Образ «ретивого начальника» в сказке М. Е. Салтыкова-Щедрина «Медведь на воеводстве» (часть II «Топтыгин 2-й»)
Сказка Михаила Евграфовича Салтыкова-Щедрина «Медведь на воеводстве» является одним из наиболее острых сатирических произведений писателя в этом жанре. Первая часть ее («Топтыгин 1-й»), опубликованная в журнале «Отечественные записки» в 1884 году, была изъята по требованию цензуры. Последующие части («Топтыгин 2-й» и «Топтыгин 3-й») при жизни автора печатались только в заграничных изданиях, а в России увидели свет лишь после смерти автора, в 1906 году.
Чем же так напугала сказка «Медведь на воеводстве» правящую верхушку России? Тем, что в ней острие щедринской сатиры было направлено на представителей высших эшелонов российской власти. В этой сказке лес олицетворяет всю самодержавную Россию. Он гремит «миллионами голосов, из которых одни представляли агонизирующий вопль, другие — победный клик». А распоряжаются всем в этом лесу хозяева, представленные писателем под маской сказочного медведя. Такая маска выбрана не случайно — ведь медведь воплощает в себе, с одной стороны, тупую жестокую силу, а с другой — полную неуклюжесть.
Один из типичных правителей такого рода изображен в главке «Топтыгин 2-й». Его послал Лев воеводой в некую «трущобу». Однако карьера нового воеводы была непродолжительной.
Первое, что он планировал сделать — разорить типографию. «Оказалось, однако ж, что во вверенной ему трущобе ни одной типографии нет…» Итак, пуще всего прочего, власть боится печатного слова, потому что оно раскрывает ее злоупотребления в глазах общества. Но задача Топтыгина 2-го облегчена тем, что всякая возможность гласности уже истреблена его предшественниками. Даже печатный «станок был публично сожжен, а оставлено было только цензурное ведомство…». Поэтому «лесные мужики жили, не зная ни прошедшего, ни настоящего и не заглядывая в будущее. Или, другими словами, слонялись из угла в угол, окутанные мраком времен». А еще воевода мечтал спалить университет или академию, но выяснилось, что и эти рассадники вольнодумства давно уничтожены. Тогда «потужил Топтыгин 2-й, но в уныние не впал. «Коли душу у них, у мерзавцев, за неимением, погубить нельзя, — сказал он себе, — стало быть, прямо за шкуру приниматься надо!»
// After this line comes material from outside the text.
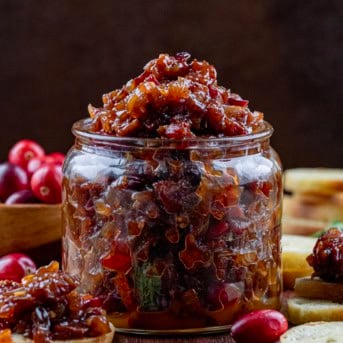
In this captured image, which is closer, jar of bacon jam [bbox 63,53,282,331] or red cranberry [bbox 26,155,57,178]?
jar of bacon jam [bbox 63,53,282,331]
Отсутствие гласности и образования создает благоприятные условия для прямого насилия власти по отношению к подчиненным. И Топтыгин 2-й приступает к прямому грабежу: «Выбрал он ночку потемнее и забрался во двор к соседнему мужику. По очереди, лошадь задрал, корову, свинью, пару овец, и хоть знает, негодяй, что уж в лоск мужичка разорил, а все ему мало кажется…»
Развязка событий содержит в себе недвусмысленную угрозу по отношению к власть имущим. Терпение несчастных мужиков истощилось. Когда Топтыгин 2-й решил довести их до полного разорения, они «поставили рогатину на то самое место, где Топтыгину упасть надлежало, и уважили. Затем содрали с него шкуру, а стерво вывезли в болото, где к утру его расклевали хищные птицы».
Салтыков-Щедрин предсказывает неминуемое возмездие, ожидающее жестоких правителей. Поэтому не удивительно, что цензура не допустила печатанье сказки «Медведь на воеводстве» в России. Ведь карающий смех сатирика обличает деспотизм самодержавной власти и несет в себе мощный революционный заряд.